# Written request 1
In the post on in-browser text-to-speech, about how large is the PocketTTS model?

Most text-to-speech (TTS) tools still work the same way they did years ago:
send text to a server → wait → receive an audio file.
At QuickEditVideo, we took a very different approach.
Our TTS tool runs entirely in the browser — no servers, no uploads, no API keys — using a compact neural model powered by PocketTTS and jax-js.
In this post, I’ll break down:
- What PocketTTS is and why it’s a great fit for browsers
- How in-browser inference actually works
- Why client-side AI is a big deal for privacy, cost, and UX
- How modern JS + WASM tooling makes this possible today
👉 Live demo: https://quickeditvideo.com/tts/
What Is PocketTTS?
PocketTTS is a lightweight neural text-to-speech system designed for edge devices and CPU-only inference.
Its design goals are very different from large cloud TTS models:
- Small model size (around 300MB)

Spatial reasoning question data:
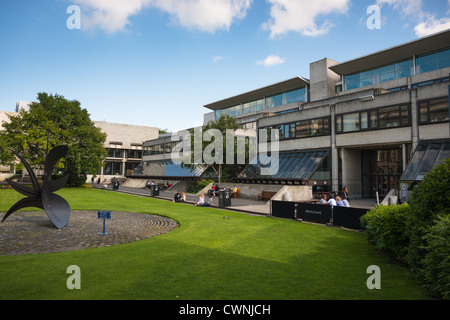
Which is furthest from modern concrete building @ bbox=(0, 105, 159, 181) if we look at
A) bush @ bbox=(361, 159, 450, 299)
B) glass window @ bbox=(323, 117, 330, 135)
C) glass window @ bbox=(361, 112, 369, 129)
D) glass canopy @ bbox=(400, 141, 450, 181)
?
bush @ bbox=(361, 159, 450, 299)

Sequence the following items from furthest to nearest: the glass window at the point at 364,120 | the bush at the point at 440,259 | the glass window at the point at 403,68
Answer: the glass window at the point at 403,68, the glass window at the point at 364,120, the bush at the point at 440,259

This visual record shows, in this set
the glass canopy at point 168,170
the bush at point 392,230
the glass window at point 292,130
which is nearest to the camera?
the bush at point 392,230

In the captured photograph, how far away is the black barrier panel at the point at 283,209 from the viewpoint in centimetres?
1548

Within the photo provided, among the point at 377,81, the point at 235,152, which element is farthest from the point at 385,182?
the point at 235,152

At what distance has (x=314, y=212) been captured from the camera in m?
14.5

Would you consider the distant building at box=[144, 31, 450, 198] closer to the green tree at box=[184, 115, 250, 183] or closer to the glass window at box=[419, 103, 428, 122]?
the glass window at box=[419, 103, 428, 122]

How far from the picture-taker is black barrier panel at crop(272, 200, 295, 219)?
1548 cm

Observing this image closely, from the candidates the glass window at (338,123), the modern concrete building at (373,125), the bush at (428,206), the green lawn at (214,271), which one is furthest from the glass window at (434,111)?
the bush at (428,206)

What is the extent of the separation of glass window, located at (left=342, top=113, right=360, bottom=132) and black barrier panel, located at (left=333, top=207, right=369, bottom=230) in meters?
17.4

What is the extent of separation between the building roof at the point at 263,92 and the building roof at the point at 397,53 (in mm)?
6248

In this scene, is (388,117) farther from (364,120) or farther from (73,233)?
(73,233)

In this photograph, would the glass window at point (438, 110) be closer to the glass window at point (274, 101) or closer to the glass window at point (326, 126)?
the glass window at point (326, 126)

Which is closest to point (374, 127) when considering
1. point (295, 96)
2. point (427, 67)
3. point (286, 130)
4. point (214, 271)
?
point (286, 130)

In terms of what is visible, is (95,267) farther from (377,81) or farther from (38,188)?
(377,81)
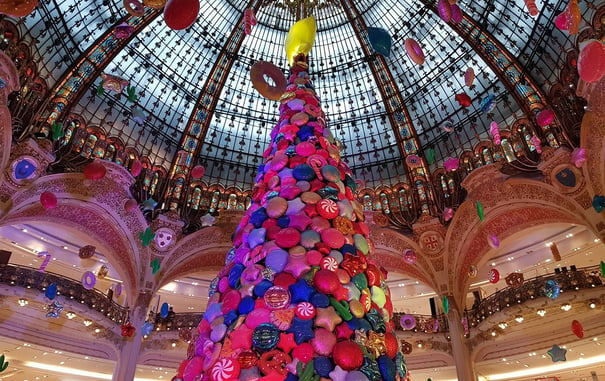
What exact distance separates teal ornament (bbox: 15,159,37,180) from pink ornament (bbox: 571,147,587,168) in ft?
57.4

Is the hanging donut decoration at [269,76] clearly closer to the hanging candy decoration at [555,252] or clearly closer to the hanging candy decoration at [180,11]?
the hanging candy decoration at [180,11]

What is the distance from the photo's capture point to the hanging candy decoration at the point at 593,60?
26.1 ft

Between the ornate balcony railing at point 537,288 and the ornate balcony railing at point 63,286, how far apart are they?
14365 millimetres

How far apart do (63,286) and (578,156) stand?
18.2 meters

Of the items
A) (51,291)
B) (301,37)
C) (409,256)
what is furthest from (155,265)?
(301,37)

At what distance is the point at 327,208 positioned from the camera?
11.6ft

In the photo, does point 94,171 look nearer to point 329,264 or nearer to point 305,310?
point 329,264

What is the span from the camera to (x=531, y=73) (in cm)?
1513

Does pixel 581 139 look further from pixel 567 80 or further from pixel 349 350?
pixel 349 350

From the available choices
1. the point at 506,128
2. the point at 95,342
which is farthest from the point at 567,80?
the point at 95,342

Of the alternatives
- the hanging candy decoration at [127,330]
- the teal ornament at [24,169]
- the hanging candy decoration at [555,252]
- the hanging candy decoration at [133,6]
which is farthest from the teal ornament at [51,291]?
the hanging candy decoration at [555,252]

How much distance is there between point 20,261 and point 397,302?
60.2ft

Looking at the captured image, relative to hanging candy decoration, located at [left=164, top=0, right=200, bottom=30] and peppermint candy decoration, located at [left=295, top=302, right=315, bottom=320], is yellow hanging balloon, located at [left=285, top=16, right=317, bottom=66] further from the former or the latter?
peppermint candy decoration, located at [left=295, top=302, right=315, bottom=320]

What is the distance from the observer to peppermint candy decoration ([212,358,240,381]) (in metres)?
2.53
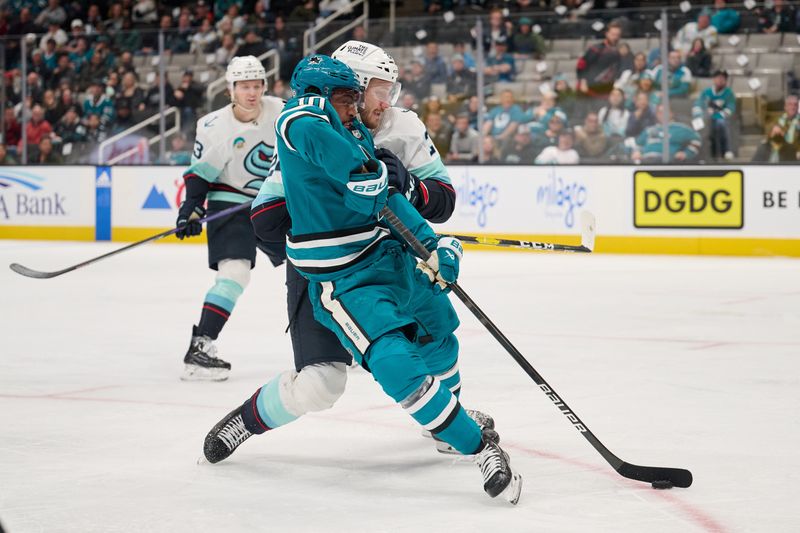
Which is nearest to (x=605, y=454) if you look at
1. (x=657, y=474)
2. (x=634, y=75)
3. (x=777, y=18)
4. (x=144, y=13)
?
(x=657, y=474)

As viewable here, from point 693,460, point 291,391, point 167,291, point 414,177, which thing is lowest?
point 167,291

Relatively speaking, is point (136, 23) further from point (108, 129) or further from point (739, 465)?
point (739, 465)

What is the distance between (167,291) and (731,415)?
4474 millimetres

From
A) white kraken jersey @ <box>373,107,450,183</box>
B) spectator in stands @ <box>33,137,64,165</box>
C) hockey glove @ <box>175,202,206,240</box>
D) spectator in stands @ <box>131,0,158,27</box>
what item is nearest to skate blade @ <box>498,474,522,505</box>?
white kraken jersey @ <box>373,107,450,183</box>

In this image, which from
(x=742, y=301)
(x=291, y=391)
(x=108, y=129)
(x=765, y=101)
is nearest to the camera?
(x=291, y=391)

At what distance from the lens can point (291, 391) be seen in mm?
3023

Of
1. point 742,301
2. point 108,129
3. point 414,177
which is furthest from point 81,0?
point 414,177

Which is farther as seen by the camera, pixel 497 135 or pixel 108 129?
pixel 108 129

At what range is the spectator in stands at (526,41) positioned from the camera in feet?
34.5

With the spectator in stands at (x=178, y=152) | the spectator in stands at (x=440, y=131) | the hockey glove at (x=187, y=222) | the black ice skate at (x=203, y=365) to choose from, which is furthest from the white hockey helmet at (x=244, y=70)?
the spectator in stands at (x=178, y=152)

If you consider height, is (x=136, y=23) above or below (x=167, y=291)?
above

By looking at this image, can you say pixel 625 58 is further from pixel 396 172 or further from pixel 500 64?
pixel 396 172

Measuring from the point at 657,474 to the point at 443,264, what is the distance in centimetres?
69

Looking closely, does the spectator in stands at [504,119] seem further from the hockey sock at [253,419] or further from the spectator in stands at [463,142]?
the hockey sock at [253,419]
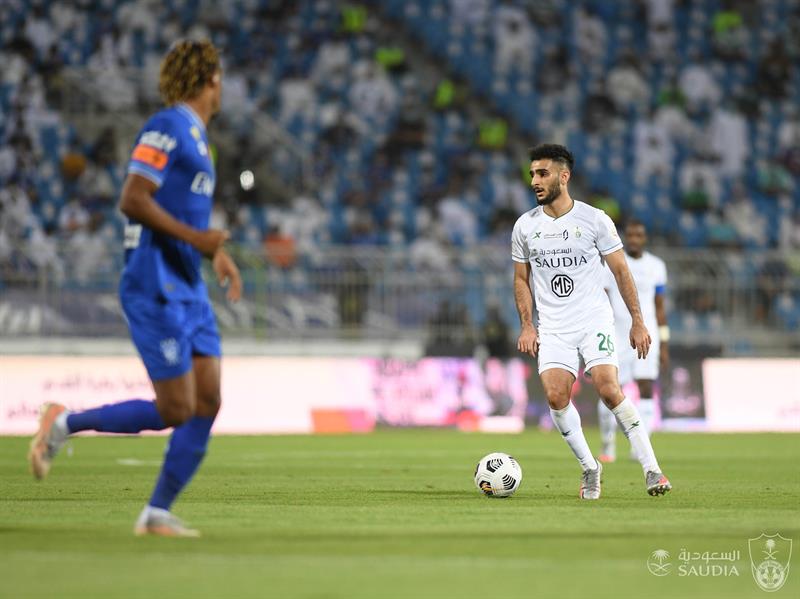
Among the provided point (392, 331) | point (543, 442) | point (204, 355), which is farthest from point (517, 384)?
point (204, 355)

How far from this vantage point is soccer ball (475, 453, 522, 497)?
11.5 metres

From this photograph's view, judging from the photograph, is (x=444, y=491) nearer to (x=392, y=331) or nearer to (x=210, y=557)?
(x=210, y=557)

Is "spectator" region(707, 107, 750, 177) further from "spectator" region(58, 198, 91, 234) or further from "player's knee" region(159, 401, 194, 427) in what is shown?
"player's knee" region(159, 401, 194, 427)

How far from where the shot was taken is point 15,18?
29.8 meters

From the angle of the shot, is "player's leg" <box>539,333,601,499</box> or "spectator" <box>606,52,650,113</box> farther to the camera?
"spectator" <box>606,52,650,113</box>

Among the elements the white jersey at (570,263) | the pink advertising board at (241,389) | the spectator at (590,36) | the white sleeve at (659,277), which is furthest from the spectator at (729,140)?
the white jersey at (570,263)

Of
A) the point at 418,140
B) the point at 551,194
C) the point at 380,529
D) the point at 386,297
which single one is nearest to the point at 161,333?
the point at 380,529

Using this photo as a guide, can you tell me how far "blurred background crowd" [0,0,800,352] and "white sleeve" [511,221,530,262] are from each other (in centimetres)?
1232

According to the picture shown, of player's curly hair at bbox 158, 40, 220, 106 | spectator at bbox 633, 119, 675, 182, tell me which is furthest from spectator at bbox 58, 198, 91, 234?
player's curly hair at bbox 158, 40, 220, 106

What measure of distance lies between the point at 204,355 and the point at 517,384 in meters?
17.0

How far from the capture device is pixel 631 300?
11.2 meters

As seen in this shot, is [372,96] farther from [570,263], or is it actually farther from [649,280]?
[570,263]

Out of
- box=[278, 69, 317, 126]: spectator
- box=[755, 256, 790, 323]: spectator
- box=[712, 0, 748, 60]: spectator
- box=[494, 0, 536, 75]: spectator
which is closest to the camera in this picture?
box=[755, 256, 790, 323]: spectator

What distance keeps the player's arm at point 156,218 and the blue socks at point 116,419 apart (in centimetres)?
103
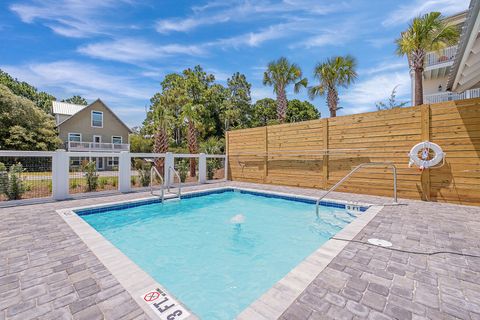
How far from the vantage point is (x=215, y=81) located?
26781 mm

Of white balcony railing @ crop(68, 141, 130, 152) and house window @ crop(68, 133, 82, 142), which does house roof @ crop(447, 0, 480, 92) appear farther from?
house window @ crop(68, 133, 82, 142)

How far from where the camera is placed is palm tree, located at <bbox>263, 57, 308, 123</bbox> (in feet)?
52.7

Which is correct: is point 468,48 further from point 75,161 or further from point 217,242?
point 75,161

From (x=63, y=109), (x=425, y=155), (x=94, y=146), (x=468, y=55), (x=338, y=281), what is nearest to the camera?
(x=338, y=281)

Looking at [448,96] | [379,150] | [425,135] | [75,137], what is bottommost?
[379,150]

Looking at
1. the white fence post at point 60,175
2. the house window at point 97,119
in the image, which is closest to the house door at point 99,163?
the white fence post at point 60,175

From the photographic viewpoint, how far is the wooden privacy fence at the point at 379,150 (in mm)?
5957

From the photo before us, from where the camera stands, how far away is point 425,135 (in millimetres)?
6469

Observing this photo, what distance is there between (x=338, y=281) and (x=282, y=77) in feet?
52.3

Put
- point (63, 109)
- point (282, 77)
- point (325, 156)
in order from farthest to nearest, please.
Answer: point (63, 109), point (282, 77), point (325, 156)

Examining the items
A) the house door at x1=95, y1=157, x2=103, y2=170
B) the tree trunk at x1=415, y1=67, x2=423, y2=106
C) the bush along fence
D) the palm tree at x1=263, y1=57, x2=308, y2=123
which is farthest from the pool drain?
the palm tree at x1=263, y1=57, x2=308, y2=123

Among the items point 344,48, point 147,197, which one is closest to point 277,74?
point 344,48

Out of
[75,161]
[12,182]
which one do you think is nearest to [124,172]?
[75,161]

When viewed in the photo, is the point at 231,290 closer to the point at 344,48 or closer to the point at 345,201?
the point at 345,201
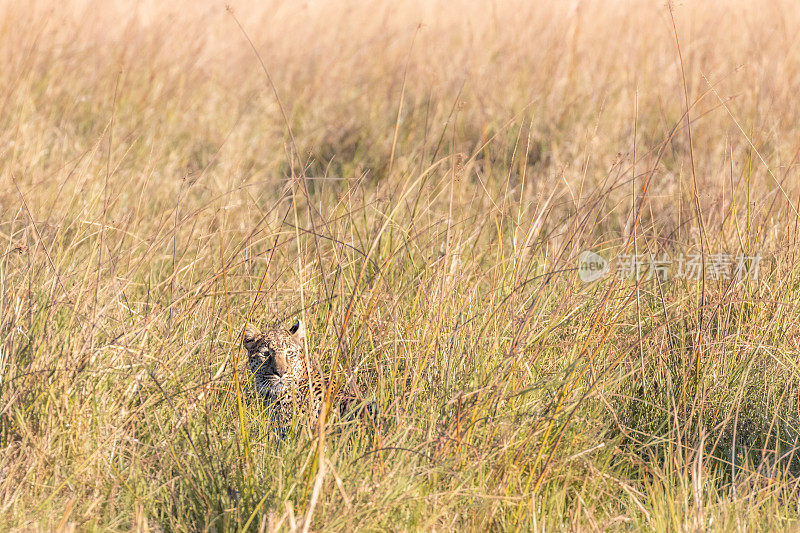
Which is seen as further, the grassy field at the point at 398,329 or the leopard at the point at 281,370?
the leopard at the point at 281,370

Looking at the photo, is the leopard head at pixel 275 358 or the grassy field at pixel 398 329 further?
the leopard head at pixel 275 358

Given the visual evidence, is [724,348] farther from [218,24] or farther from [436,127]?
[218,24]

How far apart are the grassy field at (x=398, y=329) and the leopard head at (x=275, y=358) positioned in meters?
0.08

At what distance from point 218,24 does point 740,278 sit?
498 centimetres

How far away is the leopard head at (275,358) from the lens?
2699 mm

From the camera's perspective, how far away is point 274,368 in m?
2.70

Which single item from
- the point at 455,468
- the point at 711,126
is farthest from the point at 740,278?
the point at 711,126

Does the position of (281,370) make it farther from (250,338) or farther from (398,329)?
(398,329)

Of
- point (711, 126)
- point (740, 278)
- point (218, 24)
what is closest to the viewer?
point (740, 278)

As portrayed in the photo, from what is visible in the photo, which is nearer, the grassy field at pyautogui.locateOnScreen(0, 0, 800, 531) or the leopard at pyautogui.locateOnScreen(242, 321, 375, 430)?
the grassy field at pyautogui.locateOnScreen(0, 0, 800, 531)

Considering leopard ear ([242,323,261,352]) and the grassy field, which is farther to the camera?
leopard ear ([242,323,261,352])

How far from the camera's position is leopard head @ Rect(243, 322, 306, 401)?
2.70 metres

# Written request 2
In the rows, rewrite every line from the first one through the line containing "Answer: the glass", swapping "furthest" for "farthest" and keeping everything else intact. Omit the pictures.

# Full output 1
Around 300MB.

# Full output 2
Which is farthest from modern concrete building @ bbox=(0, 105, 159, 181) if we look at
A) bush @ bbox=(361, 159, 450, 299)
B) glass window @ bbox=(323, 117, 330, 135)
C) glass window @ bbox=(361, 112, 369, 129)
D) glass canopy @ bbox=(400, 141, 450, 181)
?
bush @ bbox=(361, 159, 450, 299)

Sequence the following items from farthest to nearest: the glass window at the point at 364,120 | the bush at the point at 440,259 | the glass window at the point at 403,68
Answer: the glass window at the point at 403,68, the glass window at the point at 364,120, the bush at the point at 440,259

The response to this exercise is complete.